#### RECORDS PROVIDED
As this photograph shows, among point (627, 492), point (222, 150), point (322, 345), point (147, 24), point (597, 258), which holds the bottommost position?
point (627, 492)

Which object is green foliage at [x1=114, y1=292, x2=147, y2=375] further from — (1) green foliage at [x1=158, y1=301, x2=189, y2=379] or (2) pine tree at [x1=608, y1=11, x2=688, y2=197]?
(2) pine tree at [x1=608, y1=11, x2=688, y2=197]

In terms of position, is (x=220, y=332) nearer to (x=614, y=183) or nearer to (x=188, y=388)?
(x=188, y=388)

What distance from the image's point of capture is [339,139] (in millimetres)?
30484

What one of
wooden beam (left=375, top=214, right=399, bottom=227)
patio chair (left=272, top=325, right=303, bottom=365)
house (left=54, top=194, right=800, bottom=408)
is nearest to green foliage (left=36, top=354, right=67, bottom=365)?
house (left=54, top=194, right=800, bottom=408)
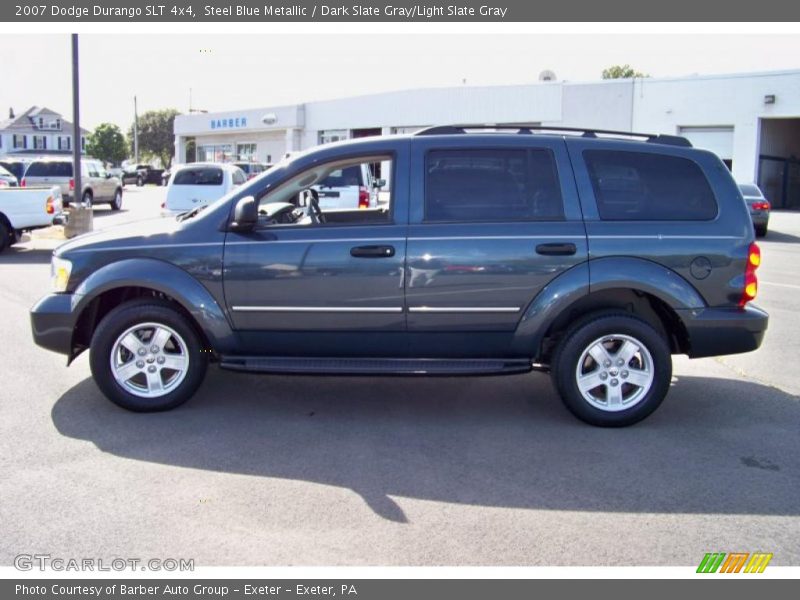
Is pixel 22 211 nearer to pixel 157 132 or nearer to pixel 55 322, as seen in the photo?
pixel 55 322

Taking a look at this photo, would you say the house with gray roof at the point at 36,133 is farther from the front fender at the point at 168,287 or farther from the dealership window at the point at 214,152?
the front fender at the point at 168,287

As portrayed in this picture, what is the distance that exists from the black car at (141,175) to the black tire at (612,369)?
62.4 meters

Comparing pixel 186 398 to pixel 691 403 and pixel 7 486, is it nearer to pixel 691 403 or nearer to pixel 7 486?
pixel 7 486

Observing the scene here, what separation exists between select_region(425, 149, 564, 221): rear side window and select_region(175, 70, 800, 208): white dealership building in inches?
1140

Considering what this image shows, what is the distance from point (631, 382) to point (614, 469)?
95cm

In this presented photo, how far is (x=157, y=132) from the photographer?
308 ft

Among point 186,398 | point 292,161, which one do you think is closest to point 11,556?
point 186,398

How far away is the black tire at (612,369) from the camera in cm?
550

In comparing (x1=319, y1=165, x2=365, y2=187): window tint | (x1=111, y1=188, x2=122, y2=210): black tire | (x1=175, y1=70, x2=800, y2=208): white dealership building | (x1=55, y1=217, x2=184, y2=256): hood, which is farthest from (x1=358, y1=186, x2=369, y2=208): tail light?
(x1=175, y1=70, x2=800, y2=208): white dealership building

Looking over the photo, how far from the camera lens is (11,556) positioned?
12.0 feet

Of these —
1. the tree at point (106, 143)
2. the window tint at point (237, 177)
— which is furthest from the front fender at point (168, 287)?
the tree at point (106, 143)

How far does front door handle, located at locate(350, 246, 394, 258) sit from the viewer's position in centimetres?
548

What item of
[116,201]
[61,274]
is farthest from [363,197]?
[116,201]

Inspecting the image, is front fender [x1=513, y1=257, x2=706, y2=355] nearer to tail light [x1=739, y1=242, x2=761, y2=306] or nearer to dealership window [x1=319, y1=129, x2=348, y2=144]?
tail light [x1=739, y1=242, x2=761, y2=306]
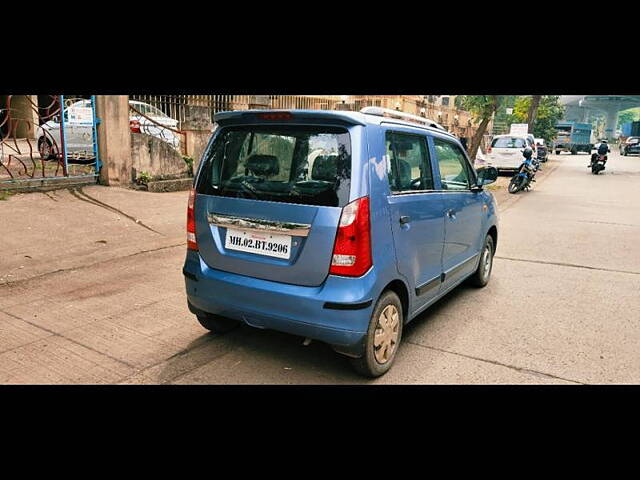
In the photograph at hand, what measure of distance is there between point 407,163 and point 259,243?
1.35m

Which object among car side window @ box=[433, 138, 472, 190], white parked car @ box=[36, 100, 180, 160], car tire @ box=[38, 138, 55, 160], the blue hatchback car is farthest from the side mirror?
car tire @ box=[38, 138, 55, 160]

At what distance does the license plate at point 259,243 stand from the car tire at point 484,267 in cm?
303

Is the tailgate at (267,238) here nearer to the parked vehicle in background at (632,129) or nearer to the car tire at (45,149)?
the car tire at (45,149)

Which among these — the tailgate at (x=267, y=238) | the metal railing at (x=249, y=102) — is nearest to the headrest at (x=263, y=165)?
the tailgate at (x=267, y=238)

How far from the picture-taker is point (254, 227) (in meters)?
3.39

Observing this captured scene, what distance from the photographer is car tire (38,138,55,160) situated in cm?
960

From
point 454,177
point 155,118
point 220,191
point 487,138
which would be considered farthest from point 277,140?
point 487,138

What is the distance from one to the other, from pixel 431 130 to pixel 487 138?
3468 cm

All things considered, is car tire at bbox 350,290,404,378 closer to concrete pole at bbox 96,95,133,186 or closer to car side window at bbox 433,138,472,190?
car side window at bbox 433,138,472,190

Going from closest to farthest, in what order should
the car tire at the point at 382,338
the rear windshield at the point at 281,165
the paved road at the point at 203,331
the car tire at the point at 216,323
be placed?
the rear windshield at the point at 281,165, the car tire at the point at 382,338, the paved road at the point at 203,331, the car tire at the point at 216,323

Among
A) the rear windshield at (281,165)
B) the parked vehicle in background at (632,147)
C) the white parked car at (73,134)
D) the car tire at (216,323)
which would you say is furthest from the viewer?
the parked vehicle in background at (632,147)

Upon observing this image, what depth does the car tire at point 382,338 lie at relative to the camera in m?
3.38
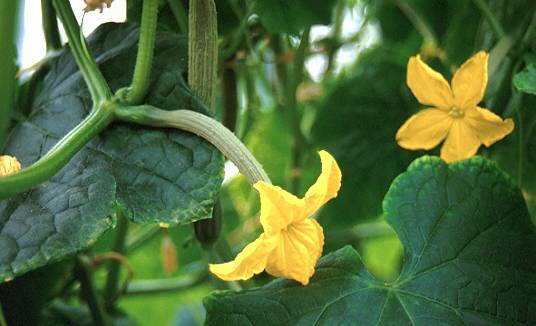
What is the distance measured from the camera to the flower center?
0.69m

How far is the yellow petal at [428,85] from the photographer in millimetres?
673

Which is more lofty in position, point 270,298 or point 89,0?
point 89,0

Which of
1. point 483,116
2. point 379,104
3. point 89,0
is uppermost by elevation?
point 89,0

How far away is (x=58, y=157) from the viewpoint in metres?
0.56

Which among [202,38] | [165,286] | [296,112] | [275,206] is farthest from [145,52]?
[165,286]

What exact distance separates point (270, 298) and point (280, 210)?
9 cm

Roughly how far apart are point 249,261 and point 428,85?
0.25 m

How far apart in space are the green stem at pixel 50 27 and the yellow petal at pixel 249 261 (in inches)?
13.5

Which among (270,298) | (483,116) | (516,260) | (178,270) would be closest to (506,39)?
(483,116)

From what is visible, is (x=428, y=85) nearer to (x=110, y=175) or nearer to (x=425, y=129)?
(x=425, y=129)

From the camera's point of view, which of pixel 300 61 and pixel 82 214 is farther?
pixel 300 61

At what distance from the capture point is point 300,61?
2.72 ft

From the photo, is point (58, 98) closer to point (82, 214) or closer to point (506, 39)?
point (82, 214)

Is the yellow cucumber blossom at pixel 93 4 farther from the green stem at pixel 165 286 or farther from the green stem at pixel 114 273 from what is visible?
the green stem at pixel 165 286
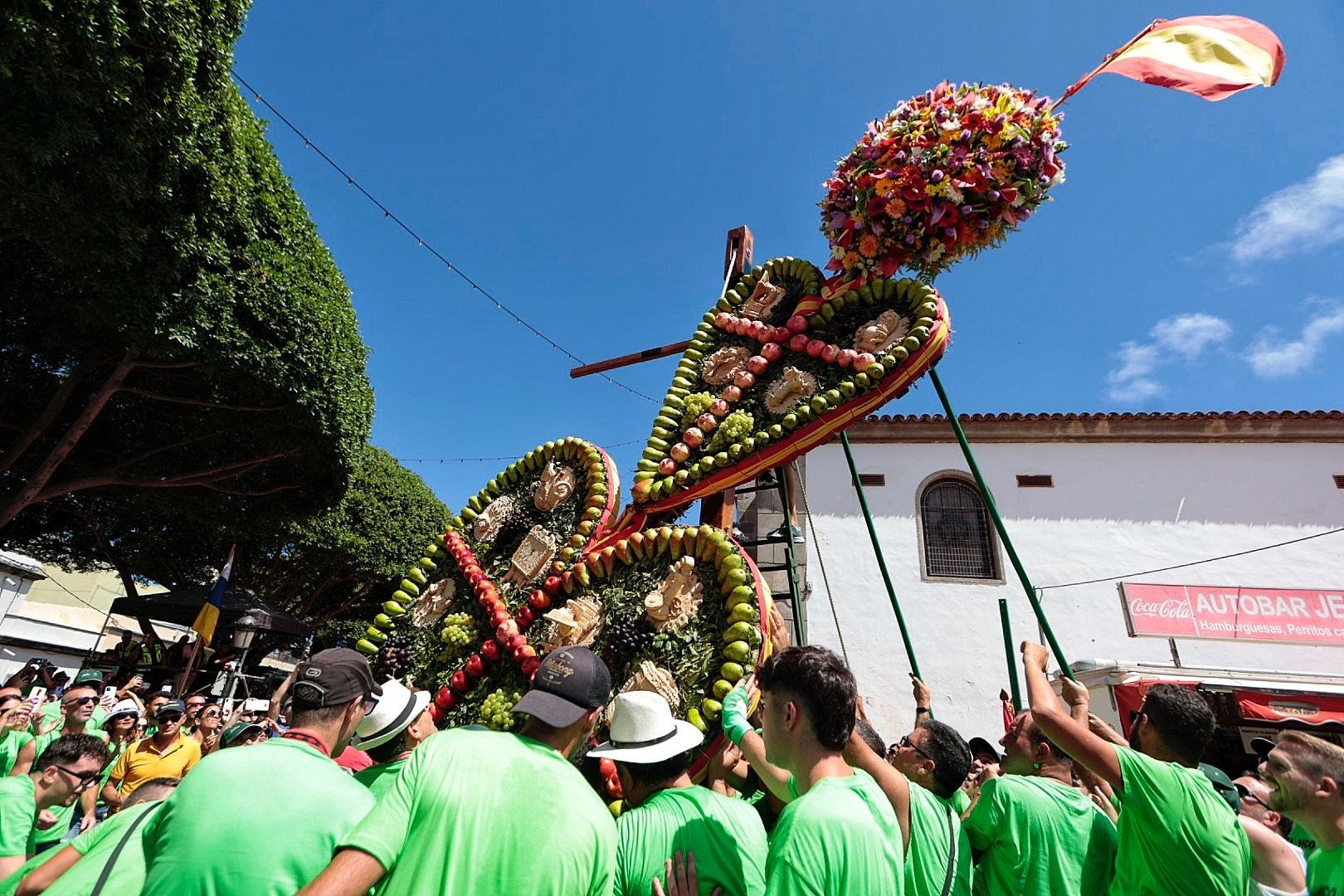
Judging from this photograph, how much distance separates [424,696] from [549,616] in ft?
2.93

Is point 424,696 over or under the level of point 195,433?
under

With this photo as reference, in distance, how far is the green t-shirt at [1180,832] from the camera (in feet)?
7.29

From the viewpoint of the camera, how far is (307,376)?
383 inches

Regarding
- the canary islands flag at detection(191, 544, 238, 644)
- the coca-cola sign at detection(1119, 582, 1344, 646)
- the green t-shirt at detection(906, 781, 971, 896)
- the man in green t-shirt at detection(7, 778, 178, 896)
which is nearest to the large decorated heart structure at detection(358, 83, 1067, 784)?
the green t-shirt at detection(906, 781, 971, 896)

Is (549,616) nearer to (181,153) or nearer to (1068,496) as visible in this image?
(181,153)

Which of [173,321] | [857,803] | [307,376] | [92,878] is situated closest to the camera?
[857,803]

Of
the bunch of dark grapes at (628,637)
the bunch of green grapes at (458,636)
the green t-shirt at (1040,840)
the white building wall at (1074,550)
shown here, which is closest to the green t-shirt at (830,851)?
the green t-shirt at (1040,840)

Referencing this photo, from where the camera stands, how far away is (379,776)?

#### STATED EXERCISE
Reproduce the listing word for word, beginning with the line that contains "Is (549,616) nearer" and continuing through the final line of the listing.

#### ANSWER IN FULL
Is (549,616) nearer to (181,153) or nearer to (1068,496) as visible in this image?
(181,153)

Which of [173,321] | [857,803] | [307,376] | [92,878] is situated closest to the camera?
[857,803]

Of
the bunch of dark grapes at (628,637)
the bunch of green grapes at (458,636)
the green t-shirt at (1040,840)
the white building wall at (1074,550)
shown here, which is closest to the green t-shirt at (830,851)?
the green t-shirt at (1040,840)

Referencing this photo, from where the camera stands, how far away is (379,776)?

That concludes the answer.